Uma promoção, disseram-lhe. Leve duas e oferecemos-lhe uma bola. Escolha. Aquela branca e vermelha. Escasseava-lhe o corpo para pensar em usá-la. Colocá-la-ia na cozinha. Num cantinho junto à mesa onde estende a sua consciência depois da sesta. Confidente de mágoas inconfessáveis. Por causa da toalha prostrada na mesa da cozinha. Junto à cesta das laranjas, o saco dos medicamentos ostenta alívios de oito em oito horas. Para não se esquecer. Tem que poupar passos e pernas e memória. Uma prenda. E sorria. Já se tinha esquecido da última que recebera. Nem tinha a certeza de ter recebido muitas. Talvez nenhuma. Não valorizava obséquios mercantilizados. Com data condenada. Não exercia presentes marcados no calendário. Gosta da bola porque é vermelha. Linda de ver, concluía sempre que a apreciava.

 

Nunca tive a certeza se o Ti João se referia à bola. Intimidades secretas na vida do homem.

 

O moço insiste num jogo a solo. Num conjunto de envergonhadas técnicas e tácticas que expõem a competência do seu executante. É premente avaliar o rendimento do atleta. Ignoro o resultado. Não lhe pergunto. Ao intervalo vou lá saber. E indago também o nome da equipa com quem está a jogar. Porventura de um escalão secundário. Nunca ouvi falar deles. Não me atrevo a interromper um jogo colectivo imitado na solidão da rua. Deserta de jogadores improvisados no relvado verde-alcatroado-fantasia.

 

O resto da equipa tem falta de comparência. Presumivelmente estão em casa. No quarto ou na sala. De olhos cativos e com mãos amarradas. Feitiço de botões coloridos. De publicidades em hora nobre. Porventura a jogar um jogo de equipa simulado. Programado. Desenhado num ecrã verde-relvado-estádio. Com bruaá ao vivo.
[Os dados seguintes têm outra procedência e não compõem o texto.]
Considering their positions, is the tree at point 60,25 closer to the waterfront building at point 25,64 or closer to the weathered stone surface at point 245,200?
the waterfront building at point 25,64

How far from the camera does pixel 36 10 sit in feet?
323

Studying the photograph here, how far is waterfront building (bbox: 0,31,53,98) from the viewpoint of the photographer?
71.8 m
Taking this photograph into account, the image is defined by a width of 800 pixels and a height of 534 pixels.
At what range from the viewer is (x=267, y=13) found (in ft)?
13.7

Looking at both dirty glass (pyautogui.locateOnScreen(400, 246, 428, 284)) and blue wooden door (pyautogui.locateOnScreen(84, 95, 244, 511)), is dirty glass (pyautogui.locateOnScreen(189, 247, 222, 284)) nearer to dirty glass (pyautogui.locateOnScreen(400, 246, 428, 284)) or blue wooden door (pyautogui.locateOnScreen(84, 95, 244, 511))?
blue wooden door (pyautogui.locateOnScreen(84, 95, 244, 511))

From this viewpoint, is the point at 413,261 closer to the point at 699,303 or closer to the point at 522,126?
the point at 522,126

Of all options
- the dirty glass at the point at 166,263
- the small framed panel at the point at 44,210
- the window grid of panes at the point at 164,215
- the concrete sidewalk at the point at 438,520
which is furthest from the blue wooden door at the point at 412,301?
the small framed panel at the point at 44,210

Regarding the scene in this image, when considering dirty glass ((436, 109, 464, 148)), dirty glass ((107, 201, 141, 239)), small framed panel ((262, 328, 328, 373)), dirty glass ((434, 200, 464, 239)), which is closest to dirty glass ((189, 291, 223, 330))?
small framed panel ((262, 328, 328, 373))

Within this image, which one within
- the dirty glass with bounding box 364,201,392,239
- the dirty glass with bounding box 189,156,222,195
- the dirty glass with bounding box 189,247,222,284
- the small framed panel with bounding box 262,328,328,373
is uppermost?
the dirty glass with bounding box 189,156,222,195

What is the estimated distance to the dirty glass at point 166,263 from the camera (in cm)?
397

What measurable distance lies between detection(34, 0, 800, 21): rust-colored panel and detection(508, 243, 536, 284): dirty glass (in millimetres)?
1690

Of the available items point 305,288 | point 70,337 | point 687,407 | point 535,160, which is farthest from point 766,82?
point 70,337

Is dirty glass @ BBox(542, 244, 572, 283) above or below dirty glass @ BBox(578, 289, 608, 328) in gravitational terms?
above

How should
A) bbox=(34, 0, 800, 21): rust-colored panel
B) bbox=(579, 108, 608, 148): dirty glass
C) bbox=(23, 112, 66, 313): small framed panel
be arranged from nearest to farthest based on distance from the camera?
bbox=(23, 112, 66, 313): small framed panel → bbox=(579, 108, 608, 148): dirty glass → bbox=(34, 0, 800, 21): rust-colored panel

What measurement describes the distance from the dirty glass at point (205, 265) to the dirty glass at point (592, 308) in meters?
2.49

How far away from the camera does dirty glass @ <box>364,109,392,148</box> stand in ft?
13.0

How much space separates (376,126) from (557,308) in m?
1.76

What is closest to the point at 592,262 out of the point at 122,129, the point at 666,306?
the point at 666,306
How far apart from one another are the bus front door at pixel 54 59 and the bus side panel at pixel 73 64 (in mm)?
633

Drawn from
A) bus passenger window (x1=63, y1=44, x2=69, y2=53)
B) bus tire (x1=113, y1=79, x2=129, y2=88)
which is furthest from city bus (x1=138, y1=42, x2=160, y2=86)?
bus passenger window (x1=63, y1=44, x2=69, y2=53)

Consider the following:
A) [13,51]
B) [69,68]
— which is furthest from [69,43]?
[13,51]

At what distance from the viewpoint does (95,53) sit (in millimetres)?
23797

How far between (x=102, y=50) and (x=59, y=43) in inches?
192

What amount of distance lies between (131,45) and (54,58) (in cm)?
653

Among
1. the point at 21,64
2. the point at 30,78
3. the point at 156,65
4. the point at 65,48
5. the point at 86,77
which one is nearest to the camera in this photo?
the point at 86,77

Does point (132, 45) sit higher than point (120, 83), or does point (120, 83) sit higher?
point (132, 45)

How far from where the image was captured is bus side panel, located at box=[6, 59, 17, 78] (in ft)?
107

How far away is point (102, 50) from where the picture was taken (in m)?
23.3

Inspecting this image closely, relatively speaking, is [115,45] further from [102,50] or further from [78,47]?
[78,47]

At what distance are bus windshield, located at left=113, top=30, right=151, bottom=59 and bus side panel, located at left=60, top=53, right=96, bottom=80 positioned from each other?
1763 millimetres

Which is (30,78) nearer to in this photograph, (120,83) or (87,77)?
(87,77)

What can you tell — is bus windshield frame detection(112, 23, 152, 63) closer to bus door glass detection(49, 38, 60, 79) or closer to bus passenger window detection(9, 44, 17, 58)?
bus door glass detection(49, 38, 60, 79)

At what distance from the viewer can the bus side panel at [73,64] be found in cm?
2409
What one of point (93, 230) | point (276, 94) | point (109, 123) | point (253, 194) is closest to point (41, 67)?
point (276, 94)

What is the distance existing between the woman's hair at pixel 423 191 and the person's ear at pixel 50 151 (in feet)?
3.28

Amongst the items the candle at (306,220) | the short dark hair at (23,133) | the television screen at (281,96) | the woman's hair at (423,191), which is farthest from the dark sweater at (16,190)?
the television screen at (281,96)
Rumores confusos de muitas vozes mescladas com emoções plurais. Com agitações fingidas. Ali, os meninos não despelam os joelhos. Não espatifam as calças de ganga rasgada. Estão sentados. Calados. Sossegados.

 

O futebol do Ti João nunca foi a fingir. Entregou-se de verdade. Ele e os seus parceiros ao domingo de manhã. Confessa que não percebe nada de videojogos. Prefere a rua. A eira.

 

O Ti João está moído. Entra e senta-se. Olha para ela, para a sua bola-prémio. Toca-lhe com a bengala. Um remate de meia distância. Forte. Seco. A culminar uma fantástica jogada individual. A vida é um jogo de solidão. Sem intervalo.

 

E lá conclui que golo marcado com botão de consola não tem cheiro. Nem voz. Nem abraços. É golo e pronto. Não é golooooooooooooooooooooooooooo! Não tem sabor. Não tem não!

 

  

[Fotografia Pedro Jorge Matos]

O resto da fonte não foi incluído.